[A Busy Year at the Old Squire’s by Charles Asbury Stephens]@TWC D-Link book
A Busy Year at the Old Squire’s

CHAPTER XXX
2/19

There was Duncan, Ducie, Trube, Lill, Skibo, Sally, Prince, and one called William-le-Bon.
They reached us in October, but we were several weeks getting them paired in spans and ready to go up into the woods for the winter's work.
The first snow that fall caught us in the midst of "housing-time," but fine weather followed it, so that we were able to finish our farmwork and get ready for winter.
Housing-time! How many memories of late fall at the old farm cling to that word!
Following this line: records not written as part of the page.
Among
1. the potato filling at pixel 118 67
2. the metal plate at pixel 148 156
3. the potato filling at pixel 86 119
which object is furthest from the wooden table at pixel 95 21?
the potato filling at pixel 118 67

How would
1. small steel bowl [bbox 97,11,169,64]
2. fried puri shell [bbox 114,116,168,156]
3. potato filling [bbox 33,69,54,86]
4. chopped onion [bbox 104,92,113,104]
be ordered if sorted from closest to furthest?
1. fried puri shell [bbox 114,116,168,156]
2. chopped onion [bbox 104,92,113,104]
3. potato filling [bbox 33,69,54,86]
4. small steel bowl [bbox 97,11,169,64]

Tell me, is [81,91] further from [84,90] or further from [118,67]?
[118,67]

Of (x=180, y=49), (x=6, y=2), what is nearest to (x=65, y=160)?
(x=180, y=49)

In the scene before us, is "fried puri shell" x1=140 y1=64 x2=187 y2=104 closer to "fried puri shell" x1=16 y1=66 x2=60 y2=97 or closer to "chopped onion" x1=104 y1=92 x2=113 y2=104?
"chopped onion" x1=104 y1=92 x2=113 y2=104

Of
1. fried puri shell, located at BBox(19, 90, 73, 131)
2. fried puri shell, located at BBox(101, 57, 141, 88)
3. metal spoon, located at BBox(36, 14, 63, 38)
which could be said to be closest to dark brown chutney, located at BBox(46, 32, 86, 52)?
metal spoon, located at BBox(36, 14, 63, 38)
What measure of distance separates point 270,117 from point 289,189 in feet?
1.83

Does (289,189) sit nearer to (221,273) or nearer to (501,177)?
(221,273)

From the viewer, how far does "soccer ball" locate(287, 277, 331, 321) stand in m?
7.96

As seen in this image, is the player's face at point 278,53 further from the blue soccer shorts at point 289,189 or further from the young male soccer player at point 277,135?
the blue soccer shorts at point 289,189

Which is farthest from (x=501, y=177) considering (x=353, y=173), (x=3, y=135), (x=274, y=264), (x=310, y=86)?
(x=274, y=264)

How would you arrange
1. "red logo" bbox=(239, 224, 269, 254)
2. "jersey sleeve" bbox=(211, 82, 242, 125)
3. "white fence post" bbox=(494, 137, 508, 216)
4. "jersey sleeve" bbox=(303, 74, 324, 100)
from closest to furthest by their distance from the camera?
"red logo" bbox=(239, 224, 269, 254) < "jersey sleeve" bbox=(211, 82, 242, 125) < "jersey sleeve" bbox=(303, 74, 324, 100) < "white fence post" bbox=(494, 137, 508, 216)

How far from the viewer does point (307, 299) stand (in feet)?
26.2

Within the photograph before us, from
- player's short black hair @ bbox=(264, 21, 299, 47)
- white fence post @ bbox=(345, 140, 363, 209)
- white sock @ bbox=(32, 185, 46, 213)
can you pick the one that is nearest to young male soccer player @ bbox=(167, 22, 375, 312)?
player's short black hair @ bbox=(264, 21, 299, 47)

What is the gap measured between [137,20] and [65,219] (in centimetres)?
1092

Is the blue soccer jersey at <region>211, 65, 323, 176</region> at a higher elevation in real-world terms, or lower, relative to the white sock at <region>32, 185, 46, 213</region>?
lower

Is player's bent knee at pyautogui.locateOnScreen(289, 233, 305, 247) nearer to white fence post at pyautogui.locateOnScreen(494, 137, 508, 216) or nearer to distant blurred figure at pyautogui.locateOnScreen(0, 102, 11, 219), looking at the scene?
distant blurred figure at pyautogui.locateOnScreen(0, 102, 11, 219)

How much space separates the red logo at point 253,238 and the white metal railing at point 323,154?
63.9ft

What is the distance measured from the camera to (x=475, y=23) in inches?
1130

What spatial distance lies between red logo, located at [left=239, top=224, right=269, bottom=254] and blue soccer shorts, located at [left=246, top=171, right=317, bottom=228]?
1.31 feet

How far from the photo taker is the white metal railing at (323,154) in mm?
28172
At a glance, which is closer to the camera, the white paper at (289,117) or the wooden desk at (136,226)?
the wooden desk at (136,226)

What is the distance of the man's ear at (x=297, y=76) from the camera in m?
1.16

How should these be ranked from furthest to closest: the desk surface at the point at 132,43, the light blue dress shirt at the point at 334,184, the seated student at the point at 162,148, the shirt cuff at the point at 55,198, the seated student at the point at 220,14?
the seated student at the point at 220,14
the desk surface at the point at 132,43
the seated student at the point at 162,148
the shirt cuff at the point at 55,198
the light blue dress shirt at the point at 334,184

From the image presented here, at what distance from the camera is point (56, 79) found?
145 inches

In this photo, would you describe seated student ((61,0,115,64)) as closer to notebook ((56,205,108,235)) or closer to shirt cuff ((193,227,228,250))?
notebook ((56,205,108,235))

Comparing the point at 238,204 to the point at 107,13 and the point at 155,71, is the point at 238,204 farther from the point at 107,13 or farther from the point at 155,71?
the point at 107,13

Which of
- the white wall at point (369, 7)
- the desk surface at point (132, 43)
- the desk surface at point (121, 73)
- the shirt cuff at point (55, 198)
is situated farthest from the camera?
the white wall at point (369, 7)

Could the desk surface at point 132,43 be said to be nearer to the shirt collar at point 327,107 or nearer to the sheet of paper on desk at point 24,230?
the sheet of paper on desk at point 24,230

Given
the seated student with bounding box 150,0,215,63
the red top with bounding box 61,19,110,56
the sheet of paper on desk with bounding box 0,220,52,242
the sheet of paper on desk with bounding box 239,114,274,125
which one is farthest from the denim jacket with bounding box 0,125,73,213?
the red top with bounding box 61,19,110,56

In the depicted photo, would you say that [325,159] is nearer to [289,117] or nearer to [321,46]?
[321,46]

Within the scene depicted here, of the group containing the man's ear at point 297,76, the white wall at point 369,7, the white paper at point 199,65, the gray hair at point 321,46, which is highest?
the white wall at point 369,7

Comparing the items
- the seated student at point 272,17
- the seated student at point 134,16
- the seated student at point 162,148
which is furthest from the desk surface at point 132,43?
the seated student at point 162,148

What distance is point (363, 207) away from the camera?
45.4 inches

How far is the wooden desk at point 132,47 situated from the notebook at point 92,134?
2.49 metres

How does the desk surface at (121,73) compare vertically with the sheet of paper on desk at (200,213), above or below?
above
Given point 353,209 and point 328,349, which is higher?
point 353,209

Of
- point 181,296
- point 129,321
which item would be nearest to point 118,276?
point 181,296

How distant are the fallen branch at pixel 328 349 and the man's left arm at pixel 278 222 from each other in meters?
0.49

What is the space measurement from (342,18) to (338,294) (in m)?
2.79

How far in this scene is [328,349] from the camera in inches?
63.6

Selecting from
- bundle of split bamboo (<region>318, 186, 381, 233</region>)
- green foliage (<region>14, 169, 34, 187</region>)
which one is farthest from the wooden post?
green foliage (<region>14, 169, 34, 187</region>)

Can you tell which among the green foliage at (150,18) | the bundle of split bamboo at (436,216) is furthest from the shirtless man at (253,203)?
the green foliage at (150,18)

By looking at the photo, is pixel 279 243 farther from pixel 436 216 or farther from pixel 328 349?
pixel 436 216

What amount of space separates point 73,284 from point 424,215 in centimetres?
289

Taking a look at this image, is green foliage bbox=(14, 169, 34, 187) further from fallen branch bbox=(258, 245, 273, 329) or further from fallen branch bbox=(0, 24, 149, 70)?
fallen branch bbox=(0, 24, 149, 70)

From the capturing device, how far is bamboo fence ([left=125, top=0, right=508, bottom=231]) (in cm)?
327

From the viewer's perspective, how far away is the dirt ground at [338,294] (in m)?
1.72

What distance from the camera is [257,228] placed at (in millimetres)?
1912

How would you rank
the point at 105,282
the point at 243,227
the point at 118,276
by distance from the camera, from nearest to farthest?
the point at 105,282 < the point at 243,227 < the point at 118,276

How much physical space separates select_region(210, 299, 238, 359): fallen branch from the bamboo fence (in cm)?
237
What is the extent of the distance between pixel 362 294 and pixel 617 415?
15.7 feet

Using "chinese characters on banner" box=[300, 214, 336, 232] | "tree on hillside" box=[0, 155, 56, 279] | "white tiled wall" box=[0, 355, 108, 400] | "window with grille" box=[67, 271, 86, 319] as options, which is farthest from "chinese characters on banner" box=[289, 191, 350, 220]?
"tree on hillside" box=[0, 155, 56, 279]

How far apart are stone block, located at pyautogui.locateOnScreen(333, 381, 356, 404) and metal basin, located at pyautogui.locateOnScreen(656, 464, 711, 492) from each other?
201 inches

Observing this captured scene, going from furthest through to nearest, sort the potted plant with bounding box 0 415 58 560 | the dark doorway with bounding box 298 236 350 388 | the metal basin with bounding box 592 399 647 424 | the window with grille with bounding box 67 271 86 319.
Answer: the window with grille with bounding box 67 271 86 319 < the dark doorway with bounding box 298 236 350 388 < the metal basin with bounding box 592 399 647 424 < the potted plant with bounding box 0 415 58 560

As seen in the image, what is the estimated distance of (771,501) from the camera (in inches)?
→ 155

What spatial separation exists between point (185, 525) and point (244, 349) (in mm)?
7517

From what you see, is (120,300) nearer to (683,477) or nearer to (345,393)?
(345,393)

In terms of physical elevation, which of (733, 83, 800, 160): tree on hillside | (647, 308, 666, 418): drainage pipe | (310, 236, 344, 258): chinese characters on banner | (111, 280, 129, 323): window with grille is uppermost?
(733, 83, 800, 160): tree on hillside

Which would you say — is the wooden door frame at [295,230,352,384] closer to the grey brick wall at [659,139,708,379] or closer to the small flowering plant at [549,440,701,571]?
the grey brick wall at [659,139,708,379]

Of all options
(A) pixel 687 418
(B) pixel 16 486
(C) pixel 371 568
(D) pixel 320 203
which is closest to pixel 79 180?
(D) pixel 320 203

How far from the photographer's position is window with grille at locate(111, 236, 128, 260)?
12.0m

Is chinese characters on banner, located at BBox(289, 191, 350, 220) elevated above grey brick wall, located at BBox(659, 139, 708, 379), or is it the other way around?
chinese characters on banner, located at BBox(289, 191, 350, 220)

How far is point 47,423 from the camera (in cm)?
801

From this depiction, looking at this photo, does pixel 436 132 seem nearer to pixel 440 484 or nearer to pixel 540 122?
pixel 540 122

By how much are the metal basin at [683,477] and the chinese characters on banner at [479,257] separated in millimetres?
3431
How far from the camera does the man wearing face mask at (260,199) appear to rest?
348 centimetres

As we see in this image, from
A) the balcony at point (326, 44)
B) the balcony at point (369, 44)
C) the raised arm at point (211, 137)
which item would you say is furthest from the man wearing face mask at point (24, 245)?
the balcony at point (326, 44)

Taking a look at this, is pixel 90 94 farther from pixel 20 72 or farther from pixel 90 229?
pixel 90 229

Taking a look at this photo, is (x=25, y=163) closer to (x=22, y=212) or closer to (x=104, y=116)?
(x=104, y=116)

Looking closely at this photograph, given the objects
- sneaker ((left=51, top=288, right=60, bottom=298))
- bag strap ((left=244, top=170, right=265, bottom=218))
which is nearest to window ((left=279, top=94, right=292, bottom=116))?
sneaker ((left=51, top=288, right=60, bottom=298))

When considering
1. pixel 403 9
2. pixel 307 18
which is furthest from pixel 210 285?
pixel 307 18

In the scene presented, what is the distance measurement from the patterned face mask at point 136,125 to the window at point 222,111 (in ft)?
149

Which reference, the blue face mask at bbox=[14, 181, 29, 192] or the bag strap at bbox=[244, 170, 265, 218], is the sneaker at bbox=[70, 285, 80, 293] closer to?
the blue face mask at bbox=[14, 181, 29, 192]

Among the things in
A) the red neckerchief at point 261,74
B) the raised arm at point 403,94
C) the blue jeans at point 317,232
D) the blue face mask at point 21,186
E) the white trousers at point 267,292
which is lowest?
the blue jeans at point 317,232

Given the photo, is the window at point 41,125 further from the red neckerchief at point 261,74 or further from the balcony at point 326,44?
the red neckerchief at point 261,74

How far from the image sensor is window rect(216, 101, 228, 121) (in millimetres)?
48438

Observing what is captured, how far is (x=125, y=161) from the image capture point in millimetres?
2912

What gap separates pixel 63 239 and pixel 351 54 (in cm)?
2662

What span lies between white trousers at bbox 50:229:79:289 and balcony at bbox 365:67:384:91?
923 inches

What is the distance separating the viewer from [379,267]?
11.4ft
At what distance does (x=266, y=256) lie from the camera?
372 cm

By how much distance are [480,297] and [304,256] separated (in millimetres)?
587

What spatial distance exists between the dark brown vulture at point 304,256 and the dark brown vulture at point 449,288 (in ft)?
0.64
It is one of those homely words that dictionary makers have overlooked, and refers to those two or three weeks when you are making everything snug at the farm for freezing weather and winter snow; when you bring the sheep and young cattle home from the pasture, do the last fall ploughing, and dig the last rows of potatoes; when you bank sawdust, dead leaves or boughs round the barns and the farmhouse; when you get firewood under cover, and screw on storm windows and hang storm doors.

It is a busy time in Maine, where you must prepare for a long winter and for twenty degrees below zero.
At last we were ready to start up to the logging camp with the sixteen horses.

We hitched three spans of them to a scoot that had wide, wooden shoes, and that was loaded high with bags of grain, harnesses, peavies, shovels, axes, and chains.

The other ten horses we led behind by halters.
Asa Doane, one of our hired men at the farm, drove the three spans on the scoot; Addison and I sat on the load behind and held the halters of the led horses.

We had often taken horses into the woods in that way, and expected to have no trouble this time; although these horses were young, they were not high-spirited or mettlesome.